* REQUIRED WORK *
Without the pictures, give the entries below again exactly as written.

─── MATERIALS PROVIDED

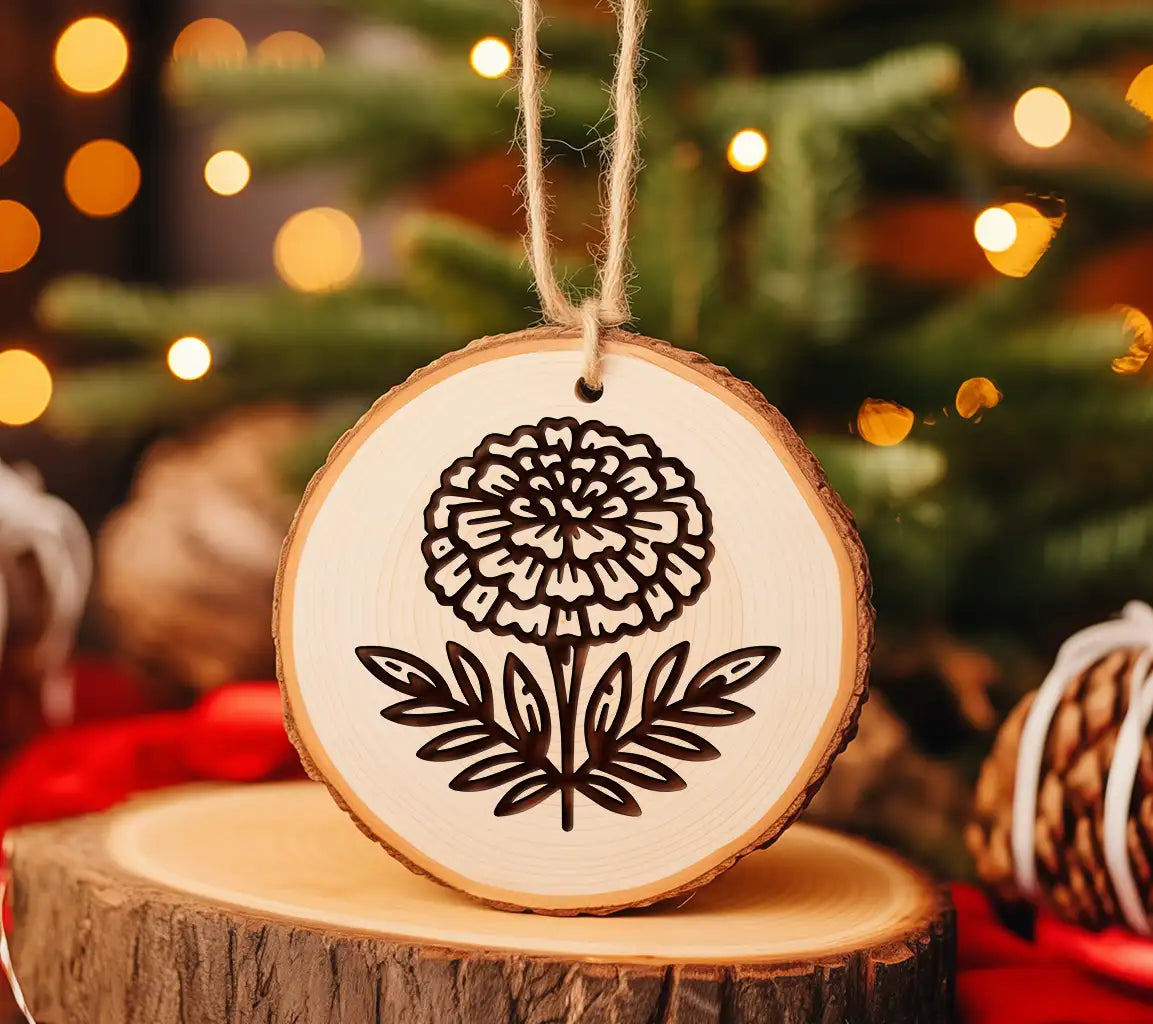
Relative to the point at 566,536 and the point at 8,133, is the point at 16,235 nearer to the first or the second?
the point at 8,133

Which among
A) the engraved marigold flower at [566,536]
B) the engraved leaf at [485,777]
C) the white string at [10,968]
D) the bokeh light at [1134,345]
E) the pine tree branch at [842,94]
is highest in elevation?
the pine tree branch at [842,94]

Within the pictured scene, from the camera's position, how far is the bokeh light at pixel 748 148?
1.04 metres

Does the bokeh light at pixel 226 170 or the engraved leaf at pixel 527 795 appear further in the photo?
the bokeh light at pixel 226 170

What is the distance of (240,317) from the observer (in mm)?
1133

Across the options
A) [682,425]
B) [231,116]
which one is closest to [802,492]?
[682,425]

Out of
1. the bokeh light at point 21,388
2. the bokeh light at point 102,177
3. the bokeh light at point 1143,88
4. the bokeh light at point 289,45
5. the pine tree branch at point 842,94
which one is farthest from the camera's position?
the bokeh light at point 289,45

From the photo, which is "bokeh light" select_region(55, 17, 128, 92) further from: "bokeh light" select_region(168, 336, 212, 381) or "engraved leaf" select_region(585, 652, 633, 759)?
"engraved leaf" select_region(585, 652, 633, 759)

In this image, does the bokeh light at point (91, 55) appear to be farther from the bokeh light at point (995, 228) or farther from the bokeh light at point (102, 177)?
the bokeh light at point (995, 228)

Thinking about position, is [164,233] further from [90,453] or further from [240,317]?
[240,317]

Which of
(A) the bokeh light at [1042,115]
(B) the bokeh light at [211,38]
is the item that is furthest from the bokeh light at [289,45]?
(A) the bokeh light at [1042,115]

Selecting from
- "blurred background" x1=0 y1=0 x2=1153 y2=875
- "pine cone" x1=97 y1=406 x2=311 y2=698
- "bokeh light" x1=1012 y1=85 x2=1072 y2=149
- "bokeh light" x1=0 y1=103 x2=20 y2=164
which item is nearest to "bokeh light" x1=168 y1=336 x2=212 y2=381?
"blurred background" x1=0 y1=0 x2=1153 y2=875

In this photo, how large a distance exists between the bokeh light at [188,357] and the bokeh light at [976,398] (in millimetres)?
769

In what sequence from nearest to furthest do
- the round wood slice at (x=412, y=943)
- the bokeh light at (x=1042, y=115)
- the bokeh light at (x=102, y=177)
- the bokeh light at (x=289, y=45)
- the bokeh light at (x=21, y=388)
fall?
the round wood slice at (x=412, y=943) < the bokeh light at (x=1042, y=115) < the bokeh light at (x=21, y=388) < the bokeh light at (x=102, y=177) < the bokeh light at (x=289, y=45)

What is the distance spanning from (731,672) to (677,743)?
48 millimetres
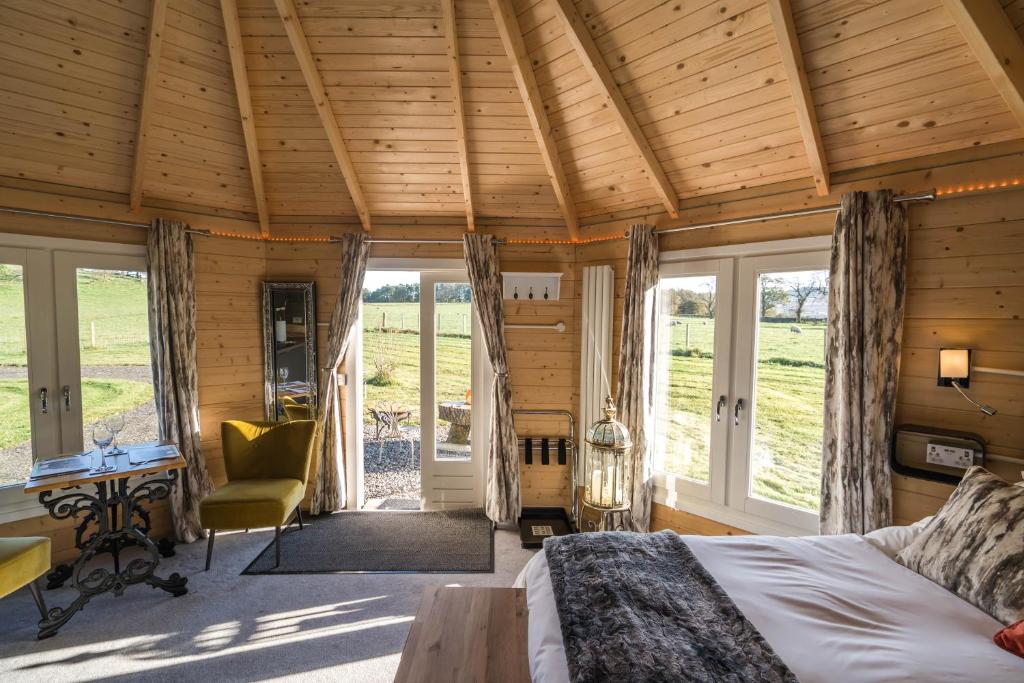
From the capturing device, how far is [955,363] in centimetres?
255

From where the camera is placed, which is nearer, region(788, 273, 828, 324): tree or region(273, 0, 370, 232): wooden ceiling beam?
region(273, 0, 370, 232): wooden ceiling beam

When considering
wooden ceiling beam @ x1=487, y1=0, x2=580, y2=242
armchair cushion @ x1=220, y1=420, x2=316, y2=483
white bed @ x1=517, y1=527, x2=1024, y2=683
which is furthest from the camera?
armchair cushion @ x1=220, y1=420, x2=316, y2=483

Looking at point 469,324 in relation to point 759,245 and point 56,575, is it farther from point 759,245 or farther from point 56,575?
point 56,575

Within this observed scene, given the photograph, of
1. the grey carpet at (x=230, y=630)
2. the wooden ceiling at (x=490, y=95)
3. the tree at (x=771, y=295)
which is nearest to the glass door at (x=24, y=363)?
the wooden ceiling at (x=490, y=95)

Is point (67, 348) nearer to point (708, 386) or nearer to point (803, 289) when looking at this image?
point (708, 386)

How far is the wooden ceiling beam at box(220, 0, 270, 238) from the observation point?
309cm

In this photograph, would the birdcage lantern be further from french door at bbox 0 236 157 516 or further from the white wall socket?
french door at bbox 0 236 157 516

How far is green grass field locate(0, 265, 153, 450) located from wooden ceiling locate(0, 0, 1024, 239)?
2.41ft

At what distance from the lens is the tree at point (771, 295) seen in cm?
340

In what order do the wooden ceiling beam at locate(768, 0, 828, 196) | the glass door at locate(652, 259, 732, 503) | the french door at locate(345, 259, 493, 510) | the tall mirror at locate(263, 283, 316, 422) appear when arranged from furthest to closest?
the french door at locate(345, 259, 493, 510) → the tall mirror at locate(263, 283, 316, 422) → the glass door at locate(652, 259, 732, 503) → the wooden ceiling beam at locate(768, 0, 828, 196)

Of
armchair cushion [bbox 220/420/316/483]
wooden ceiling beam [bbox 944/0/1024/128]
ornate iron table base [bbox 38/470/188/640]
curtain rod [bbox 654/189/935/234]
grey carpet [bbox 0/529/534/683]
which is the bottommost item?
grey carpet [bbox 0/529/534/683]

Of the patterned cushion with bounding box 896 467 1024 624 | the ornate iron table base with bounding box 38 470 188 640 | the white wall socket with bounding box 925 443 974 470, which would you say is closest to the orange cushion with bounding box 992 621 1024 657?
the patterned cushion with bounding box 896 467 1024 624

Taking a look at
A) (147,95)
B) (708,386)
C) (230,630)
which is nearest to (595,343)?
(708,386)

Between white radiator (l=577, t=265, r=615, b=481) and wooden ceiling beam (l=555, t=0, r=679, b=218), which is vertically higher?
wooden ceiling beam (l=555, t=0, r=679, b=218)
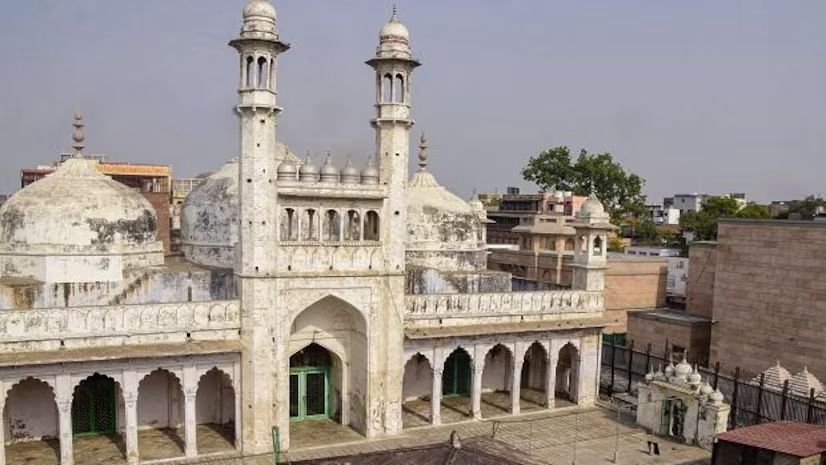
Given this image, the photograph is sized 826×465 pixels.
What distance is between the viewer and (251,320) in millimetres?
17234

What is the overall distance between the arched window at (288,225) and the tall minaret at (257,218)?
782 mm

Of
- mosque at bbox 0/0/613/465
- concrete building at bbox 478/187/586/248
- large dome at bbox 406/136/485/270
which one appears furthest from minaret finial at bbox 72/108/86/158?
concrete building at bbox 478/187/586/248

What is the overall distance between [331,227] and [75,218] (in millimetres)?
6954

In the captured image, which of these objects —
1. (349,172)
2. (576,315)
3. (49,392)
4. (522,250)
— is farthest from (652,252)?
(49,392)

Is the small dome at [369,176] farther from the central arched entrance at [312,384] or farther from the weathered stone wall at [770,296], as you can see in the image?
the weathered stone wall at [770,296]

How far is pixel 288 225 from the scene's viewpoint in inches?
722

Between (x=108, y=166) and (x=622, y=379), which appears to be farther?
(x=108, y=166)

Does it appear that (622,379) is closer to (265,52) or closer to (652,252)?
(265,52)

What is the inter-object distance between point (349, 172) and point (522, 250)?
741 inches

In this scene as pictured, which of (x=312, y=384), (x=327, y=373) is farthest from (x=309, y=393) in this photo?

──────

* IN RESPONSE *
Relative to the point at 566,536 and the point at 8,133, is the point at 16,235 nearer to the first or the second?
the point at 8,133

Which among
A) the engraved marigold flower at [566,536]
B) the engraved leaf at [485,777]
C) the white string at [10,968]
D) the bokeh light at [1134,345]
E) the pine tree branch at [842,94]
is highest in elevation?
the pine tree branch at [842,94]

Within the pictured scene, from the camera's position, how far is the bokeh light at pixel 748 148?
1.04 metres

Does the bokeh light at pixel 226 170 or the engraved leaf at pixel 527 795 appear further in the photo?
the bokeh light at pixel 226 170

What is the distance of (240,317) from the observer (in mm)?
1133

Across the options
A) [682,425]
B) [231,116]
which one is closest to [802,492]?
[682,425]

Out of
1. the bokeh light at point 21,388
2. the bokeh light at point 102,177
3. the bokeh light at point 1143,88
4. the bokeh light at point 289,45
5. the pine tree branch at point 842,94
which one is farthest from the camera's position?
the bokeh light at point 289,45

From the photo, which is "bokeh light" select_region(55, 17, 128, 92) further from: "bokeh light" select_region(168, 336, 212, 381) or "engraved leaf" select_region(585, 652, 633, 759)?
"engraved leaf" select_region(585, 652, 633, 759)

In this image, does the bokeh light at point (91, 55) appear to be farther from the bokeh light at point (995, 228) or farther from the bokeh light at point (102, 177)?
the bokeh light at point (995, 228)

Thinking about position, is [164,233] further from [90,453] or further from [240,317]?
[240,317]

Which of
(A) the bokeh light at [1042,115]
(B) the bokeh light at [211,38]
is the item that is furthest from the bokeh light at [289,45]?
(A) the bokeh light at [1042,115]

Selecting from
- "blurred background" x1=0 y1=0 x2=1153 y2=875
- "pine cone" x1=97 y1=406 x2=311 y2=698
- "bokeh light" x1=1012 y1=85 x2=1072 y2=149
- "bokeh light" x1=0 y1=103 x2=20 y2=164
which item is nearest to "bokeh light" x1=168 y1=336 x2=212 y2=381?
"blurred background" x1=0 y1=0 x2=1153 y2=875

In this photo, how large a distance exists between the bokeh light at [188,357] and the bokeh light at [976,398] (in millimetres)?
769

In what sequence from nearest to furthest do
- the round wood slice at (x=412, y=943)
- the bokeh light at (x=1042, y=115)
- the bokeh light at (x=102, y=177)
- the bokeh light at (x=289, y=45)
- the bokeh light at (x=21, y=388)
fall?
the round wood slice at (x=412, y=943) < the bokeh light at (x=1042, y=115) < the bokeh light at (x=21, y=388) < the bokeh light at (x=102, y=177) < the bokeh light at (x=289, y=45)

What is the distance spanning from (731,672) to (677,743)?
48 millimetres
From the capturing device, how far is [955,363] in centimetres?
255

From where the camera is placed, which is nearer, region(788, 273, 828, 324): tree or region(273, 0, 370, 232): wooden ceiling beam?
region(273, 0, 370, 232): wooden ceiling beam

When considering
wooden ceiling beam @ x1=487, y1=0, x2=580, y2=242
armchair cushion @ x1=220, y1=420, x2=316, y2=483
white bed @ x1=517, y1=527, x2=1024, y2=683
which is furthest from the camera?
armchair cushion @ x1=220, y1=420, x2=316, y2=483

Looking at point 469,324 in relation to point 759,245 and point 56,575, is it farther from point 759,245 or farther from point 56,575?
point 56,575

Within this observed scene, given the photograph, of
1. the grey carpet at (x=230, y=630)
2. the wooden ceiling at (x=490, y=95)
3. the tree at (x=771, y=295)
which is nearest to the glass door at (x=24, y=363)?
the wooden ceiling at (x=490, y=95)

Is point (67, 348) nearer to point (708, 386) or nearer to point (803, 289) when looking at this image?
point (708, 386)

How far is the wooden ceiling beam at box(220, 0, 270, 238) from the observation point?
309cm

In this photograph, would the birdcage lantern be further from french door at bbox 0 236 157 516 or further from the white wall socket?
french door at bbox 0 236 157 516

How far is green grass field locate(0, 265, 153, 450) located from wooden ceiling locate(0, 0, 1024, 239)?
2.41ft

At what distance from the lens is the tree at point (771, 295) seen in cm?
340

In what order do the wooden ceiling beam at locate(768, 0, 828, 196) | the glass door at locate(652, 259, 732, 503) | the french door at locate(345, 259, 493, 510) | the tall mirror at locate(263, 283, 316, 422) appear when arranged from furthest to closest?
the french door at locate(345, 259, 493, 510) → the tall mirror at locate(263, 283, 316, 422) → the glass door at locate(652, 259, 732, 503) → the wooden ceiling beam at locate(768, 0, 828, 196)

Of
armchair cushion [bbox 220/420/316/483]
wooden ceiling beam [bbox 944/0/1024/128]
ornate iron table base [bbox 38/470/188/640]
curtain rod [bbox 654/189/935/234]
grey carpet [bbox 0/529/534/683]
which is the bottommost item?
grey carpet [bbox 0/529/534/683]

Of the patterned cushion with bounding box 896 467 1024 624 | the ornate iron table base with bounding box 38 470 188 640 | the white wall socket with bounding box 925 443 974 470, which would you say is closest to the orange cushion with bounding box 992 621 1024 657?
the patterned cushion with bounding box 896 467 1024 624

Taking a look at
A) (147,95)
B) (708,386)
C) (230,630)
which is nearest to (595,343)?
(708,386)

Between white radiator (l=577, t=265, r=615, b=481) and wooden ceiling beam (l=555, t=0, r=679, b=218), which is vertically higher?
wooden ceiling beam (l=555, t=0, r=679, b=218)
Given this image, the photograph is sized 826×465 pixels.
What distance is between the viewer and (251,320) in millimetres?
17234

What is the overall distance between the arched window at (288,225) and the tall minaret at (257,218)?
782 mm

Of
- mosque at bbox 0/0/613/465
- concrete building at bbox 478/187/586/248
- large dome at bbox 406/136/485/270
which one appears furthest from minaret finial at bbox 72/108/86/158?
concrete building at bbox 478/187/586/248

What is the overall distance between [331,227] and [75,218] (in millimetres)?
6954

In the captured image, which of these objects —
1. (349,172)
2. (576,315)
3. (49,392)
4. (522,250)
— is farthest from (652,252)?
(49,392)

Is the small dome at [369,176] farther from the central arched entrance at [312,384] or farther from the weathered stone wall at [770,296], as you can see in the image?
the weathered stone wall at [770,296]

How far is pixel 288 225 from the scene's viewpoint in inches?
722

Between (x=108, y=166) and (x=622, y=379), which appears to be farther?
(x=108, y=166)

Does it appear that (622,379) is closer to (265,52) or closer to (652,252)?
(265,52)

What is the inter-object distance between point (349, 172) and point (522, 250)?
741 inches

In this scene as pictured, which of (x=312, y=384), (x=327, y=373) is farthest from (x=309, y=393) in this photo?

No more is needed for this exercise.